If you are Prime Minister after October 19, what would be your short, medium and long-term plan to restore Canadian government and publicly-funded science to what it was before and even to take it in new directions and reach for new heights.
Of course, it's not hard to imagine how Prime Minister Stephen Harper would answer the question. But I would be really interested to hear what the others have to say. Even if answers were forthcoming from the various parties' science and technology critics, that would be great too.
It's also not hard to imagine how an entire two-hour debate among the opposition leaders could essentially revolve around nothing but answering that question, teased apart into a bunch of mini-questions about the various kinds of damage done over the last decade to evidence-based decision-making about the environment, public health, demographics and so much more. Let's keep our fingers crossed that science will be an important part of one of the remaining debates or that even we could get a completely science-focused debate.
How could my question be reframed or reworded to make it more effective?

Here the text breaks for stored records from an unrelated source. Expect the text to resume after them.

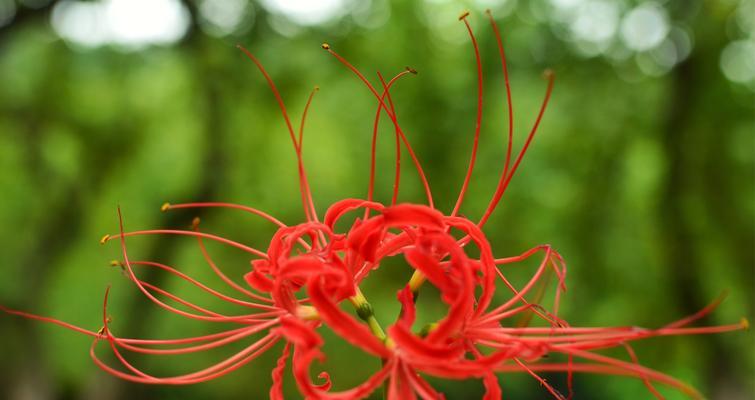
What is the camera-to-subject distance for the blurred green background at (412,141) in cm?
791

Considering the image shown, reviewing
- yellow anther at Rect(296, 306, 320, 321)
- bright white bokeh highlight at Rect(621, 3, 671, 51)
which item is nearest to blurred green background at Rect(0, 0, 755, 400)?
bright white bokeh highlight at Rect(621, 3, 671, 51)

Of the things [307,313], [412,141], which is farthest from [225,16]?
[307,313]

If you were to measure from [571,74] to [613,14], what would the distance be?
0.82m

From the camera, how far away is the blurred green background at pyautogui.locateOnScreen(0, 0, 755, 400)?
7906 millimetres

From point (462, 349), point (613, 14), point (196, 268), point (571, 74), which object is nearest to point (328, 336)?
point (196, 268)

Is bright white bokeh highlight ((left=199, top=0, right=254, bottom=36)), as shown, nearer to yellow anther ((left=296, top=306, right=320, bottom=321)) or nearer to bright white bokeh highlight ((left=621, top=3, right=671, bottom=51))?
bright white bokeh highlight ((left=621, top=3, right=671, bottom=51))

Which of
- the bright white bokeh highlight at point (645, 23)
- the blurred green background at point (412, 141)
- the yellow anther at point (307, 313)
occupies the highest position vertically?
the bright white bokeh highlight at point (645, 23)

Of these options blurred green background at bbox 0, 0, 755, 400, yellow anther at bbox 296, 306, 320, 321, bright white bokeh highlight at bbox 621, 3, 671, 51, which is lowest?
yellow anther at bbox 296, 306, 320, 321

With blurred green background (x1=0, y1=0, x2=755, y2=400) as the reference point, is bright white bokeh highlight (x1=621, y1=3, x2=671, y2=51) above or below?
above

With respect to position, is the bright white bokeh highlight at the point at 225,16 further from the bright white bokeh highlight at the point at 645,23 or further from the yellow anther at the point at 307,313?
the yellow anther at the point at 307,313

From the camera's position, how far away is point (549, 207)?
886 centimetres

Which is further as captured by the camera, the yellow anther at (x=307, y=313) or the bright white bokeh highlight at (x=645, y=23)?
the bright white bokeh highlight at (x=645, y=23)

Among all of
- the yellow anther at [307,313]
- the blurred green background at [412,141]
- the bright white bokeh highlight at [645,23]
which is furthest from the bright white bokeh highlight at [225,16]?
the yellow anther at [307,313]

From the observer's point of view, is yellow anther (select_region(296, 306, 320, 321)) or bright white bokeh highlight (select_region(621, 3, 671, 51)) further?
bright white bokeh highlight (select_region(621, 3, 671, 51))
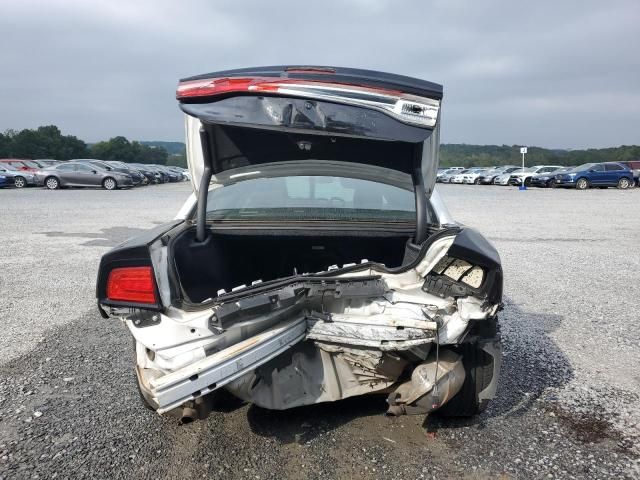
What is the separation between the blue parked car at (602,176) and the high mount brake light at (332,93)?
1115 inches

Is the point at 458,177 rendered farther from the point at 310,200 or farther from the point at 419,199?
the point at 419,199

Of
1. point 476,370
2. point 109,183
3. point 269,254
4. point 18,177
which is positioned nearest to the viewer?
point 476,370

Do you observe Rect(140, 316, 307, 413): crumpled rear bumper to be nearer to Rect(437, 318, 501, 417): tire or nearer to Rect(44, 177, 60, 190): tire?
Rect(437, 318, 501, 417): tire

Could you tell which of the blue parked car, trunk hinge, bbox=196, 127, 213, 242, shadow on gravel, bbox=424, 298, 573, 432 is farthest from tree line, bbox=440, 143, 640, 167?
trunk hinge, bbox=196, 127, 213, 242

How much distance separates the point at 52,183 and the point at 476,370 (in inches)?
1036

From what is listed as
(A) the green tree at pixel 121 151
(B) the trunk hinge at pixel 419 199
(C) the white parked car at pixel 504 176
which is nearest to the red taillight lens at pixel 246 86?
(B) the trunk hinge at pixel 419 199

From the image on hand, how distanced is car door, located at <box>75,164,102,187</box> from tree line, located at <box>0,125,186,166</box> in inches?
821

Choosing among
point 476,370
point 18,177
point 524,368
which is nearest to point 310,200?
point 476,370

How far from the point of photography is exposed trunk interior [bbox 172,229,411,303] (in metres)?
3.15

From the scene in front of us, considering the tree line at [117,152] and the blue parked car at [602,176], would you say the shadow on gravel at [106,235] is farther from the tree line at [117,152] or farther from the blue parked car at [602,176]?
the tree line at [117,152]

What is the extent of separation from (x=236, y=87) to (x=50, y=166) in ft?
87.6

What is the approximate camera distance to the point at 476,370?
2.67 metres

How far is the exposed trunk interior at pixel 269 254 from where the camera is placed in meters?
3.15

What question would you ask?
My question would be to ask how soon they plan to establish the national census, which is not directly science related, but upon the data from which much science depends. I would then ask if they would put forward a constitutional amendment embedding a regular census such that it could not be eliminated again at the whim of some order-in-council, in the way their census is mandated by the U.S. constitution. While I understand that there is going to be an immense amount of work to undo the damage the Tories have done to science, this would at least be a place to start.
Harper would reject the premise of your question, and wouldn't answer it. According to his MPs, scientists aren't muzzled, they've invested more into research, spin, spin, spin, etc.
One possible way to reword the question to be less accusatory and more 'neutral' sounding so Harper, in this very hypothetical debate, would at least try to spin things rather than reject the question altogether. So maybe....
Canadian science has changed over the course of the last decade, from research changed to meet industry needs, labs closed, the press having difficulty talking to scientists in a timely fashion, and environmental regulations changed to favour industry. And that’s just a small part of the changes in evidence-based decision-making.
If you are Prime Minister after October 19, what would be your short, medium and long-term plan for Canadian government and publicly-funded science to improve it and take it in new directions and reach for new heights.
Of course, science and evidence-based decision making has been badly damaged, twisted, ripped apart, set-back, etc. Horribly weep-with-despair so, and your original question is rather tame compared to the damage that has been done.
Dan Andrews +1
I would ask ..when are you going to let real scientists in the discussion instead of continuously listening to NGOs from environmental groups?
Canada has some outstanding scientific talent. It used to have more. They need to invest heavily into restoring plant breeding programs, especially in specialty crops like grape, strawberry and blueberry, as well as continued investment in canola, grains and pulses. Canada has a unique opportunity to serve its citizens and expand export markets. Shortsighted cuts have taken world-class programs and put them years behind. Still, you have great people up there. Support them, and help programs grow.
I'd seek to reframe the question to include (what I feel is an important imperative) protecting against willful creation/promotion of a dangerous knowledge scarcity model (surviving data bound to industry etc interests). Whenever research knowledge is locked behind firewalls and paywalls creativity, innovation, and change are impeded. More so when sciences are involved.